BROOKE GLADSTONE: Boyd Multerer is manager of Microsoft’s XNA program. James Silva, former dishwasher, created the game Dishwasher: Dead Samurai using the XNA tools, and he won Microsoft’s Dream, Build, Play contest, which gave his game wide distribution on Microsoft’s Live Arcade platform. Silva studied computer programming in college and made his game while getting a master’s. He'd created games before, but this one was something special.
JAMES SILVA: Being able to deploy on a console, I mean, that just, it was such a big deal to me.
BROOKE GLADSTONE: So tell me a little bit about Dishwasher. It seems a little autobiographical.
JAMES SILVA: Yeah. [LAUGHS] Well, the story, I got the idea for the concept like five or six years ago when I was working as a dishwasher at a little café. I just got really, really taken by the idea that there should be a game where a dishwasher just flips out and kills bad guys, you know.
BROOKE GLADSTONE: Did this thought occur to you while you were doing dishes?
JAMES SILVA: Yes. [LAUGHS]
BROOKE GLADSTONE: [LAUGHS] Do you think that there’s something that you can do that those big studios can't?
JAMES SILVA: Well, there’s definitely more room for just experimentation. And I kept saying to myself, like, who the heck has an idea about making a game about a dishwasher? When you've got a big studio, you've got so much money on the line that they really like to vet concepts to make sure that they can sell the concepts.
BROOKE GLADSTONE: What makes your game fun?
JAMES SILVA: It’s got a pace that’s really just crazy. It’s really visceral. It’s really responsive. [SOUNDS FROM DISHWASHER/VIDEO GAME UP AND UNDER] And it’s pretty unique in the strategies that you can develop. It’s not so much a button-masher as like a strategic button-masher.

· · ·

- **COMPLETE THE FOLLOWING**:
1: Which people are named in the interview about Dishwasher: Dead Samurai?
2: Can you go on with the interview about Dishwasher: Dead Samurai, starting after Silva's last reply?
The data is separate material, unrelated to the interview.

- **DATA ROWS**:

· · ·

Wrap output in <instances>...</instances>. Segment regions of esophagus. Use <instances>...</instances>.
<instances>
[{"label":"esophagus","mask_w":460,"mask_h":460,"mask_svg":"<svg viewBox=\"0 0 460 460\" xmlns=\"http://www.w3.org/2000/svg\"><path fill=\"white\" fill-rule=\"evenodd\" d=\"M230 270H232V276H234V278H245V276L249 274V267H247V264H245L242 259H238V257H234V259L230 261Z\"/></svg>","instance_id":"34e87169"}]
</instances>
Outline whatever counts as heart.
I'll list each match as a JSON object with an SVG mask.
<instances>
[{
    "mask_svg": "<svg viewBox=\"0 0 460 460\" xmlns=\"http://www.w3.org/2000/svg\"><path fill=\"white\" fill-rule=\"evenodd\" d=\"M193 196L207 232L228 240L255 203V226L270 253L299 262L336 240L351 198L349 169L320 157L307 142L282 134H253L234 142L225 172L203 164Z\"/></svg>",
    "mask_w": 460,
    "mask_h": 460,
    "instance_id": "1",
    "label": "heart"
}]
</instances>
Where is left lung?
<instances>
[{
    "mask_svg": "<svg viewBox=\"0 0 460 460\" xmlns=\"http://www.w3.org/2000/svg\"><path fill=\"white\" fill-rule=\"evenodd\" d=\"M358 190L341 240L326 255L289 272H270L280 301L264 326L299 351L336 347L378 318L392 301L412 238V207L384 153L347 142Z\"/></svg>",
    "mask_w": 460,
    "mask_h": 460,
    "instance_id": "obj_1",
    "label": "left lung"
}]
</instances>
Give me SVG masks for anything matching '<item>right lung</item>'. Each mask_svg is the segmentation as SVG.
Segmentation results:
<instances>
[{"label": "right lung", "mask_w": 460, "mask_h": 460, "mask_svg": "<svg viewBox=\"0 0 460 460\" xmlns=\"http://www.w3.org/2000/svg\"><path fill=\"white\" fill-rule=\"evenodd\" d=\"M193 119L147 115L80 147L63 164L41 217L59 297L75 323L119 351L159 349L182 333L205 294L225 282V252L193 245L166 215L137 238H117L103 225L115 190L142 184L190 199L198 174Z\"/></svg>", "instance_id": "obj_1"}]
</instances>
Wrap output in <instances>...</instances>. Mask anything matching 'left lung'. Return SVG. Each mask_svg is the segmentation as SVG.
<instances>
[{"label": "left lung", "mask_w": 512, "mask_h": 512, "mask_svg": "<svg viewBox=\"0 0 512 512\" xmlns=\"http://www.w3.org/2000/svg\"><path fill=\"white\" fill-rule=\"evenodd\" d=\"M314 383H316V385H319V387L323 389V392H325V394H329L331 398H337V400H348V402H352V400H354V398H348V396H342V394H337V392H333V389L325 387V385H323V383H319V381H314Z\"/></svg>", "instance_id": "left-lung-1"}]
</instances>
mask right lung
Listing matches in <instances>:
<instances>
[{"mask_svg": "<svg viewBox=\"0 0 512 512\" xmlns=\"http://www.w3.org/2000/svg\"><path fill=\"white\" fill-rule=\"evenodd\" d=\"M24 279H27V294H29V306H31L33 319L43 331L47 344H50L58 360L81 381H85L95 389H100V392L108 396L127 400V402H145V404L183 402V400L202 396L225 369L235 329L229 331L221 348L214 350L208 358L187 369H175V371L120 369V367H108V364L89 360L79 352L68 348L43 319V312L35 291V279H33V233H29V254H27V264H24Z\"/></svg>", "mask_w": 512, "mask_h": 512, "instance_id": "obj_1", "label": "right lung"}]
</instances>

· · ·

- **ANSWERS FOR THIS EXERCISE**:
1: Brooke Gladstone, Boyd Multerer, James Silva

2:
[BROOKE LAUGHS] And there’s so much, you know, weird little nuances in it. You can really do awesome if you figure it all out.
BROOKE GLADSTONE: Now that you've quit your dishwasher job, do you have another game up your sleeve?
[LAUGHTER]
JAMES SILVA: Yeah, I've got two of them I kind of whipped into shape while I was waiting for Dishwasher to go through rounds of testing.
BROOKE GLADSTONE: And what are those called?
JAMES SILVA: One is called Zombie Smashers X4: Guitarpocalypse.
[BROOKE LAUGHS] And one is called ZPTK9, and I don't remember what that is supposed to stand for.
BROOKE GLADSTONE: So do you think you can make a living at this?
JAMES SILVA: Oh, I hope so. [LAUGHS] So far I think it looks doable. We'll see how the sales go through. I quit my day job, as everyone has warned not to do in life. You know, if you go eat at a restaurant and I'm washing your dishes, you'll know if things didn't go quite as well as they were planned.
BROOKE GLADSTONE: James, thank you very much.
JAMES SILVA: Sure.
BROOKE GLADSTONE: James Silva is the creator of Dishwasher: Dead Samurai. Okay, so Clive, have you ever wanted to design a game?
CLIVE THOMPSON: Not really. It’s very, very hard to do. Designing a game is like designing a constitution for a country. You have to think through human behavior and what your rules are going to do.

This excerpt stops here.